AIM OF THE EXERCISE: Copy each line of the data exactly. Leave nothing out.

====== SOURCE DATA ======

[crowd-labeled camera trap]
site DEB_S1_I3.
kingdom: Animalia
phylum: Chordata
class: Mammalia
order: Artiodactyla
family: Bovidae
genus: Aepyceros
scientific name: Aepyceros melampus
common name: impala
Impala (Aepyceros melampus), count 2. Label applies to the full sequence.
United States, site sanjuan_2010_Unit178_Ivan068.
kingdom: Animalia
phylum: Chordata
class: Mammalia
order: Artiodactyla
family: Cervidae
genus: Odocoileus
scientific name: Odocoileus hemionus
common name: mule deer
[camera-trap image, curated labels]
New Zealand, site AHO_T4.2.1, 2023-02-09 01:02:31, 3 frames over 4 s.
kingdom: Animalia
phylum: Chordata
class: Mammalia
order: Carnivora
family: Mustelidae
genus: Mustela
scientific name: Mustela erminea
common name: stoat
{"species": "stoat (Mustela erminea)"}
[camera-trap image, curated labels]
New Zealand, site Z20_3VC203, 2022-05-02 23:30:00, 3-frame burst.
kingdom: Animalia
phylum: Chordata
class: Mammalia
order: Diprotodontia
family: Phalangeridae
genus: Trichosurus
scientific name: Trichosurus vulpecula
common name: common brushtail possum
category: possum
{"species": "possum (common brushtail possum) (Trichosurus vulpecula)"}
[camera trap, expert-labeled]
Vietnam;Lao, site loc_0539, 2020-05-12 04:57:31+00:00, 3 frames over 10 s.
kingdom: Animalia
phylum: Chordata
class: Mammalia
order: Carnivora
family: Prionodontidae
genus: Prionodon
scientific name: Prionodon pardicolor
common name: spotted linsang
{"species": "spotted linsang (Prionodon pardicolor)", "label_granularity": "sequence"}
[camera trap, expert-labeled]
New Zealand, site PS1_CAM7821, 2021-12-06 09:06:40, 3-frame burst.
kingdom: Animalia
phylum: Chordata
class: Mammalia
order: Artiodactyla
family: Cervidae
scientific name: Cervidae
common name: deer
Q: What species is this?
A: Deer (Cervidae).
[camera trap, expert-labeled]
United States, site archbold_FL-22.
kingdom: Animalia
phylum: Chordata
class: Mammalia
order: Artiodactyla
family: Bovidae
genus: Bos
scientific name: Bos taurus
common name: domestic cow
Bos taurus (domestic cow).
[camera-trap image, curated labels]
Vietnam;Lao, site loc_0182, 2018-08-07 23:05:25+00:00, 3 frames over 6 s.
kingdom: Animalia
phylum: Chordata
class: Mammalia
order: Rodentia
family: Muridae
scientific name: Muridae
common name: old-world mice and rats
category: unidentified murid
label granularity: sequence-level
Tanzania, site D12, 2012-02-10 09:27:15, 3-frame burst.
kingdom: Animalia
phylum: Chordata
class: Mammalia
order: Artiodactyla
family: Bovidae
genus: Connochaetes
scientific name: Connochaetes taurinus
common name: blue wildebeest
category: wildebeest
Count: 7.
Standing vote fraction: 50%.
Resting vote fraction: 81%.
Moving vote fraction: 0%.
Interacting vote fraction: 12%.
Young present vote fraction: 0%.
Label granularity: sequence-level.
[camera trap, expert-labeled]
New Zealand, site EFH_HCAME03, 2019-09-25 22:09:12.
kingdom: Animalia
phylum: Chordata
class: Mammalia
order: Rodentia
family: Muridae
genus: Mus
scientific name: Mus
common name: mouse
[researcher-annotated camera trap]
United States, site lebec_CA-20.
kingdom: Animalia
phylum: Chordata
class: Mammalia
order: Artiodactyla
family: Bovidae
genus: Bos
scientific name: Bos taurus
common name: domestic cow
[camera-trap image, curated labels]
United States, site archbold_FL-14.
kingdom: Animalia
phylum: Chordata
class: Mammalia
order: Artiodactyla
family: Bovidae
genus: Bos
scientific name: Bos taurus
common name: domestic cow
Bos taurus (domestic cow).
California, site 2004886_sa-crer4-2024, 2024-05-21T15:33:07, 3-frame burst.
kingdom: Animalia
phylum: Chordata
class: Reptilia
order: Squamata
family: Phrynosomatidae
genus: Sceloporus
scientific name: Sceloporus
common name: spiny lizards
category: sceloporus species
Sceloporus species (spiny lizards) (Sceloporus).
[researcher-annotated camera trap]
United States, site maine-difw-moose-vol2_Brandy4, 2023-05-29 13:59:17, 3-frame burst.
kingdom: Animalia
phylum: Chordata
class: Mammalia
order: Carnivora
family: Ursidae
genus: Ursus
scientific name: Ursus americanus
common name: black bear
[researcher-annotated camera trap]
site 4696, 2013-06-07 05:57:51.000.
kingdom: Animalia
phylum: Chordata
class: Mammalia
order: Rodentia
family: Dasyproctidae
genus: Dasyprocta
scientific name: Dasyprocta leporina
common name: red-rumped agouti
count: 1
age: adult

======

ANSWER TO THE PROBLEM:
[crowd-labeled camera trap]
site DEB_S1_I3.
kingdom: Animalia
phylum: Chordata
class: Mammalia
order: Artiodactyla
family: Bovidae
genus: Aepyceros
scientific name: Aepyceros melampus
common name: impala
Impala (Aepyceros melampus), count 2. Label applies to the full sequence.
United States, site sanjuan_2010_Unit178_Ivan068.
kingdom: Animalia
phylum: Chordata
class: Mammalia
order: Artiodactyla
family: Cervidae
genus: Odocoileus
scientific name: Odocoileus hemionus
common name: mule deer
[camera-trap image, curated labels]
New Zealand, site AHO_T4.2.1, 2023-02-09 01:02:31, 3 frames over 4 s.
kingdom: Animalia
phylum: Chordata
class: Mammalia
order: Carnivora
family: Mustelidae
genus: Mustela
scientific name: Mustela erminea
common name: stoat
{"species": "stoat (Mustela erminea)"}
[camera-trap image, curated labels]
New Zealand, site Z20_3VC203, 2022-05-02 23:30:00, 3-frame burst.
kingdom: Animalia
phylum: Chordata
class: Mammalia
order: Diprotodontia
family: Phalangeridae
genus: Trichosurus
scientific name: Trichosurus vulpecula
common name: common brushtail possum
category: possum
{"species": "possum (common brushtail possum) (Trichosurus vulpecula)"}
[camera trap, expert-labeled]
Vietnam;Lao, site loc_0539, 2020-05-12 04:57:31+00:00, 3 frames over 10 s.
kingdom: Animalia
phylum: Chordata
class: Mammalia
order: Carnivora
family: Prionodontidae
genus: Prionodon
scientific name: Prionodon pardicolor
common name: spotted linsang
{"species": "spotted linsang (Prionodon pardicolor)", "label_granularity": "sequence"}
[camera trap, expert-labeled]
New Zealand, site PS1_CAM7821, 2021-12-06 09:06:40, 3-frame burst.
kingdom: Animalia
phylum: Chordata
class: Mammalia
order: Artiodactyla
family: Cervidae
scientific name: Cervidae
common name: deer
Q: What species is this?
A: Deer (Cervidae).
[camera trap, expert-labeled]
United States, site archbold_FL-22.
kingdom: Animalia
phylum: Chordata
class: Mammalia
order: Artiodactyla
family: Bovidae
genus: Bos
scientific name: Bos taurus
common name: domestic cow
Bos taurus (domestic cow).
[camera-trap image, curated labels]
Vietnam;Lao, site loc_0182, 2018-08-07 23:05:25+00:00, 3 frames over 6 s.
kingdom: Animalia
phylum: Chordata
class: Mammalia
order: Rodentia
family: Muridae
scientific name: Muridae
common name: old-world mice and rats
category: unidentified murid
label granularity: sequence-level
Tanzania, site D12, 2012-02-10 09:27:15, 3-frame burst.
kingdom: Animalia
phylum: Chordata
class: Mammalia
order: Artiodactyla
family: Bovidae
genus: Connochaetes
scientific name: Connochaetes taurinus
common name: blue wildebeest
category: wildebeest
Count: 7.
Standing vote fraction: 50%.
Resting vote fraction: 81%.
Moving vote fraction: 0%.
Interacting vote fraction: 12%.
Young present vote fraction: 0%.
Label granularity: sequence-level.
[camera trap, expert-labeled]
New Zealand, site EFH_HCAME03, 2019-09-25 22:09:12.
kingdom: Animalia
phylum: Chordata
class: Mammalia
order: Rodentia
family: Muridae
genus: Mus
scientific name: Mus
common name: mouse
[researcher-annotated camera trap]
United States, site lebec_CA-20.
kingdom: Animalia
phylum: Chordata
class: Mammalia
order: Artiodactyla
family: Bovidae
genus: Bos
scientific name: Bos taurus
common name: domestic cow
[camera-trap image, curated labels]
United States, site archbold_FL-14.
kingdom: Animalia
phylum: Chordata
class: Mammalia
order: Artiodactyla
family: Bovidae
genus: Bos
scientific name: Bos taurus
common name: domestic cow
Bos taurus (domestic cow).
California, site 2004886_sa-crer4-2024, 2024-05-21T15:33:07, 3-frame burst.
kingdom: Animalia
phylum: Chordata
class: Reptilia
order: Squamata
family: Phrynosomatidae
genus: Sceloporus
scientific name: Sceloporus
common name: spiny lizards
category: sceloporus species
Sceloporus species (spiny lizards) (Sceloporus).
[researcher-annotated camera trap]
United States, site maine-difw-moose-vol2_Brandy4, 2023-05-29 13:59:17, 3-frame burst.
kingdom: Animalia
phylum: Chordata
class: Mammalia
order: Carnivora
family: Ursidae
genus: Ursus
scientific name: Ursus americanus
common name: black bear
[researcher-annotated camera trap]
site 4696, 2013-06-07 05:57:51.000.
kingdom: Animalia
phylum: Chordata
class: Mammalia
order: Rodentia
family: Dasyproctidae
genus: Dasyprocta
scientific name: Dasyprocta leporina
common name: red-rumped agouti
count: 1
age: adult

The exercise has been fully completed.